Olá queridos!
Quando eu era pequena, eu tinha medo de aranhas e escorpiões, mas de mosquito?!
Atualmente um mosquito em particular está causando pânico a mim, em todo o Brasil e no mundo: o Aedes aegypti. Este "odioso" inseto alado é responsável pela transmissão de três doenças: Dengue, Zika e Chikungunya. Entretanto o vírus causador da febre Chikungunya (Chikungunya vírus - CHIKV) tem encontrado outros meios de disseminação. E é do Chikungunya que irei falar neste post.

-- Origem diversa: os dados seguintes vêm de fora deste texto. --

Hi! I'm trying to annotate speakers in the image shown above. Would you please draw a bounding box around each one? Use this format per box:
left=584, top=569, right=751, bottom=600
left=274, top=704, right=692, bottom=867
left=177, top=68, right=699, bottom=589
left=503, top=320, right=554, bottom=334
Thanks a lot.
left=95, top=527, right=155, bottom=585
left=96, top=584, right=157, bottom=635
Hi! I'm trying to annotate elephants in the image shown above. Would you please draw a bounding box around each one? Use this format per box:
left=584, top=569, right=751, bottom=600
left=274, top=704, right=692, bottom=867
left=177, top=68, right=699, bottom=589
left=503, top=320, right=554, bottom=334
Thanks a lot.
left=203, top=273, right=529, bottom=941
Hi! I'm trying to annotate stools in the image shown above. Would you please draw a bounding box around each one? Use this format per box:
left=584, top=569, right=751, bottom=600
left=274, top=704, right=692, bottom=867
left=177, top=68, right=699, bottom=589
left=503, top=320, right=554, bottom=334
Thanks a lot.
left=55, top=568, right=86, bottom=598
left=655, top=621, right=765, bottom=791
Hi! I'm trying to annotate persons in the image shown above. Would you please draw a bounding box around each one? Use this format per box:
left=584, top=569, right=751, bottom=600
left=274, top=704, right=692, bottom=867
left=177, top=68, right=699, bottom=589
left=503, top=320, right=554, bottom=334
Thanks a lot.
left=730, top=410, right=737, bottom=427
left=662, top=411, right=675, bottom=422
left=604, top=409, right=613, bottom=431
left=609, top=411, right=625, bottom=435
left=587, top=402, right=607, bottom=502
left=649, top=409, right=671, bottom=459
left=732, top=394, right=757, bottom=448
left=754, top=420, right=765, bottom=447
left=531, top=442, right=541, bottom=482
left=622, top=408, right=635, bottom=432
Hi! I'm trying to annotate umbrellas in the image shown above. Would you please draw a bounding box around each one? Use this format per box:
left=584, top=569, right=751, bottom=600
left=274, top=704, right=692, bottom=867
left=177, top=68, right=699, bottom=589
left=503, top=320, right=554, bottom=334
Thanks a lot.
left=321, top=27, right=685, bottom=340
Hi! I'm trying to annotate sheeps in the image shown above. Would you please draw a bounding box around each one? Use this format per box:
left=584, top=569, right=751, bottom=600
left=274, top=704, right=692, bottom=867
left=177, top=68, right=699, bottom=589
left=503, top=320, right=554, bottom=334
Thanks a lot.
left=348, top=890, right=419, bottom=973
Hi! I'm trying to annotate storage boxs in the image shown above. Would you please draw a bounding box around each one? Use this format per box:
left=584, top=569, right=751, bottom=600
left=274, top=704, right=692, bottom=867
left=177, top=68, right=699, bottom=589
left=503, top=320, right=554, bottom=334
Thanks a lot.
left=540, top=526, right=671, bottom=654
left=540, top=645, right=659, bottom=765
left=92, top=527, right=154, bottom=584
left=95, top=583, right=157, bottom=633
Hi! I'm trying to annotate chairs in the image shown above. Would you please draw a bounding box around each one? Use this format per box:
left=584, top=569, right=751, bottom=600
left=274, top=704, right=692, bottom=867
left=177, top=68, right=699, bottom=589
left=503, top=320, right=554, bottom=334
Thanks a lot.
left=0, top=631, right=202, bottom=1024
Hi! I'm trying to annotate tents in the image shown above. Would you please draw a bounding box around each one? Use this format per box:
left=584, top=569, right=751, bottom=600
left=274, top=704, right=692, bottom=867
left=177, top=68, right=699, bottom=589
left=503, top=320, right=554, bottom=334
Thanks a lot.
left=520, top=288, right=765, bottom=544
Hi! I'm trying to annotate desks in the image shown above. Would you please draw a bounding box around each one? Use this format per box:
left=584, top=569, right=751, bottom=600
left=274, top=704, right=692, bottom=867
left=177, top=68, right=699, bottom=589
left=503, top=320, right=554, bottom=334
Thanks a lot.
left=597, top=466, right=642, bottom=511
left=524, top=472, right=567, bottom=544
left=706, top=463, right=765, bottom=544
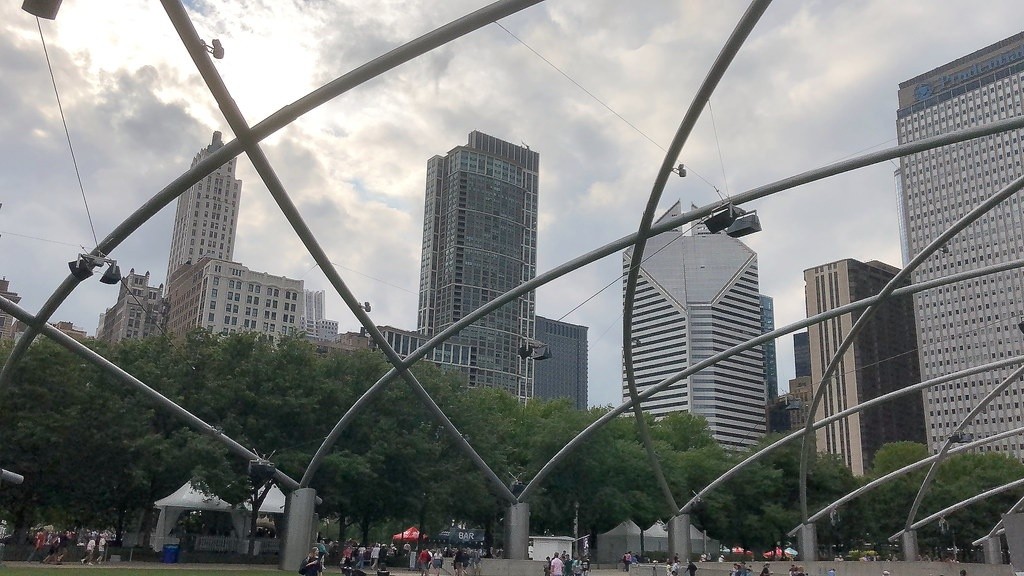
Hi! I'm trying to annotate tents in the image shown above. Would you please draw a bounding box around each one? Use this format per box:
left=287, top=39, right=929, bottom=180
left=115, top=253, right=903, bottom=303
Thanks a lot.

Então já inicio com uma pergunta: Como o CHIKV conseguiu se expandir e causar doenças em diversos lugares ao redor do mundo?
|
Vírus Chikungunya (ou CHIKV)
Fonte: http://www.ebi.ac.uk/pdbe/entry/emdb/EMD-3144 |
Esses vírus
são transmitidos para os seres humanos através de mosquitos do gênero Aedes,
a princípio o Aedes aegypti, mesmo transmissor do vírus da
Dengue. E por falar nisso, preciso mencionar que este mosquito já vem
sendo vilão em nosso país há muito tempo? Com o meio de transporte (vetor)
consolidado em território nacional, o vírus pegou carona e há pouco mais de um ano
atrás foram registrados os primeiros casos de Chikungunya por aqui.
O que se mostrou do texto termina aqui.